The same truth might be stated in another way by saying that if the story be regarded as merely human and historical, it is extraordinary how very little there is in the recorded words of Christ that ties him at all to his own time. I do not mean the details of a period, which even a man of the period knows to be passing. I mean the fundamentals which even the wisest man often vaguely assumes to be eternal. For instance, Aristotle was perhaps the wisest and most wide-minded man who ever lived. He founded himself entirely upon fundamentals, which have been generally found to remain rational and solid through all social and historical changes. Still, he lived in a world in which it was thought as natural to have slaves as to have children. And therefore he did permit himself a serious recognition of a difference between slaves and free men. Christ as much as Aristotle lived in a world that took slavery for granted. He did not particularly denounce slavery. He started a movement that could exist in a world with slavery. But he started a movement that could exist in a world without slavery. He never used a phrase that made his philosophy depend even upon the very existence of the social order in which he lived. He spoke as one conscious that everything was ephemeral, including the things that Aristotle thought eternal. By that time the Roman Empire had come to be merely the orbis terrarum, another name for the world. But he never made his morality dependent on the existence of the Roman Empire or even on the existence of the world. 'Heaven and earth shall pass away, but my words shall not pass away.'
The truth is that when critics have spoken of the local limitations of the Galilean, it has always been a case of the local limitations of the critics. He did undoubtedly believe in certain things that one particular modern sect of materialists do not believe. But they were not things particularly peculiar to his time. It would be nearer the truth to say that the denial of them is quite peculiar to our time. Doubtless it would be nearer still to the truth to say merely that a certain solemn social importance, in the minority disbelieving them, is peculiar to our time. He believed, for instance, in evil spirits or in the psychic healing of bodily ills; but not because he was a Galilean born under Augustus. It is absurd to say that a man believed things because he was a Galilean under Augustus when he might have believed the same things if he had been an Egyptian under Tutenkamen or an Indian under Gengis Khan. But with this general question of the philosophy of diabolism or of divine miracles I deal elsewhere. It is enough to say that the materialists have to prove the impossibility of miracles against the testimony of all mankind, not against the prejudices of provincials in North Palestine under the first Roman Emperors. What they have to prove, for the present argument, is the presence in the Gospels of those particular prejudices of those particular provincials. And, humanly speaking, it is astonishing how little they can produce even to make a beginning of proving it.
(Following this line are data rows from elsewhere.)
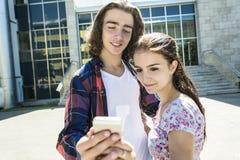 学院的年轻英俊的朋友学生 库存照片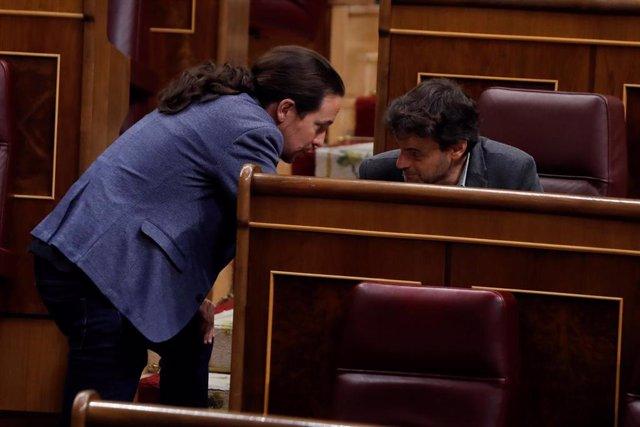 El vicepresidente tercero del Gobierno, Pablo Iglesias, conversa con el presidente del grupo parlamentario de Unidas Podemos-En Comú-Galicia en Común, Jaume Asens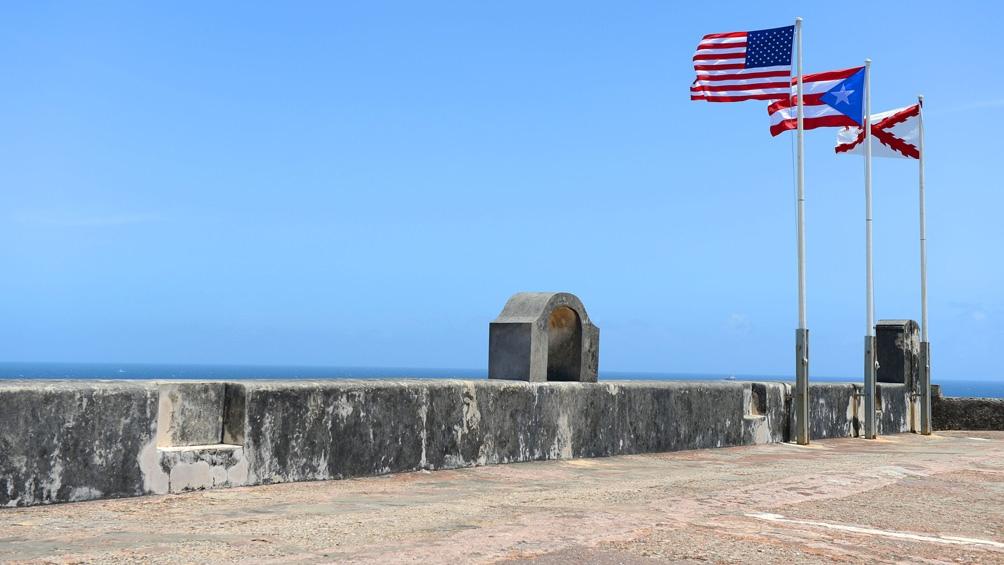 Las banderas de Estados Unidos, Puerto Rico y las Aspas de Borgoña de España flamean en el Castillo de San Felipe del Morro
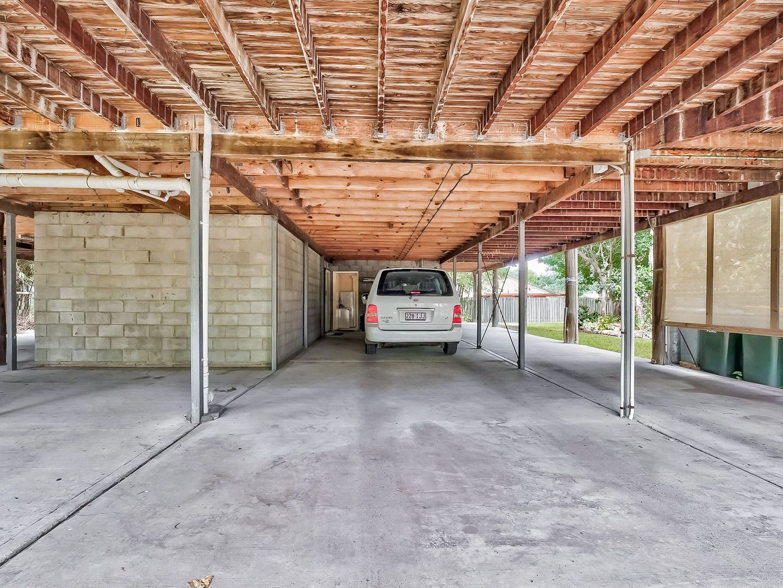 48 Pulgul Street, Urangan QLD 4655, Image 2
So it is in this case of the sacrament of marriage. We may not believe in sacraments, as we may not believe in spirits, but it is quite clear that Christ believed in this sacrament in his own way and not in any current or contemporary way. He certainly did not get his argument against divorce from the Mosaic law or the Roman law or the habits of the Palestinian people. It would appear to his critics then exactly what it appears to his critics now; an arbitrary and transcendental dogma coming from nowhere save in the sense that it came from him. I am not at all concerned here to defend that dogma; the point here is that it is just as easy to defend it now as it was to defend it then. It is an ideal altogether outside time; difficult at any period; impossible at no period. In other words, if anyone says it is what might be expected of a man walking about in that place at that period, we can quite fairly answer that it is much more like what might be the mysterious utterance of a being beyond man, if he walked alive among men.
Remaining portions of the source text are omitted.